Content starts

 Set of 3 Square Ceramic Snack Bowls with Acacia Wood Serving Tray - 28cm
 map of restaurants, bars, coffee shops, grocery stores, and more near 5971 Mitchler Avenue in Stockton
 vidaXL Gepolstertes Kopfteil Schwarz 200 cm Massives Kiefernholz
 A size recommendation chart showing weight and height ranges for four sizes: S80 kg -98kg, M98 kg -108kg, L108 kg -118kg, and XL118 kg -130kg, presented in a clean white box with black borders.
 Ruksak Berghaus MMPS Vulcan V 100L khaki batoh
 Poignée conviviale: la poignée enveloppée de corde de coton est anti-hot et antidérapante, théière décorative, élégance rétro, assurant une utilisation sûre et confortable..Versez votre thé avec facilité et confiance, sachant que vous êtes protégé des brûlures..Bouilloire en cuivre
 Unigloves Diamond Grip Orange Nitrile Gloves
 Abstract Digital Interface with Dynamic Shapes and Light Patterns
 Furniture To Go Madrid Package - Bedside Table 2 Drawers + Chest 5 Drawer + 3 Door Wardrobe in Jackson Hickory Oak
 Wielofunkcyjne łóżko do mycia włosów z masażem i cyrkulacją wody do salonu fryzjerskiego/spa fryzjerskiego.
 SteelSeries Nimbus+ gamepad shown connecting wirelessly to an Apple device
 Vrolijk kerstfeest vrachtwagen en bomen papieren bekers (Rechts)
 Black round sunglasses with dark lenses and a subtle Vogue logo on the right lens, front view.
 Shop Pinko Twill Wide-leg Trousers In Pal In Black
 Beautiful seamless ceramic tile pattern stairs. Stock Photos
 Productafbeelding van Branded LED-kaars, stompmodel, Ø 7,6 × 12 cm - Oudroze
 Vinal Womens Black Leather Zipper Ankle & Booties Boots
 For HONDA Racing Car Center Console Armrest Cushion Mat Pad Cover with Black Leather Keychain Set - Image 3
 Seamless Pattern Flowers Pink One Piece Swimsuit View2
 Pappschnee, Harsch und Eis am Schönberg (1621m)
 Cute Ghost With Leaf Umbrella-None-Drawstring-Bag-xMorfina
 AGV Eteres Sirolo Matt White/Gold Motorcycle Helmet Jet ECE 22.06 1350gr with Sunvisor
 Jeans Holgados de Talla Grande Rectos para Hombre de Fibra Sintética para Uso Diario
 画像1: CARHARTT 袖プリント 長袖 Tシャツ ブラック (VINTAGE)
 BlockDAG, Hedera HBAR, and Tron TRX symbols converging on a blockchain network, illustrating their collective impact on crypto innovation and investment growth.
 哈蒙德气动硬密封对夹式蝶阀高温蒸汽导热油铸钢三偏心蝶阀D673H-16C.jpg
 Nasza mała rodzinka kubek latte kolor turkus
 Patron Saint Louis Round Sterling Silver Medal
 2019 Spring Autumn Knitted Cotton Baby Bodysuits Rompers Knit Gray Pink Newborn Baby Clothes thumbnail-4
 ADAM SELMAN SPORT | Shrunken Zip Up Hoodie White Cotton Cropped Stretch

Content ends

PROBLEM - Filter the entries above down to the lines that contain "Leather".

EXPECTED ANSWER -
 Vinal Womens Black Leather Zipper Ankle & Booties Boots
 For HONDA Racing Car Center Console Armrest Cushion Mat Pad Cover with Black Leather Keychain Set - Image 3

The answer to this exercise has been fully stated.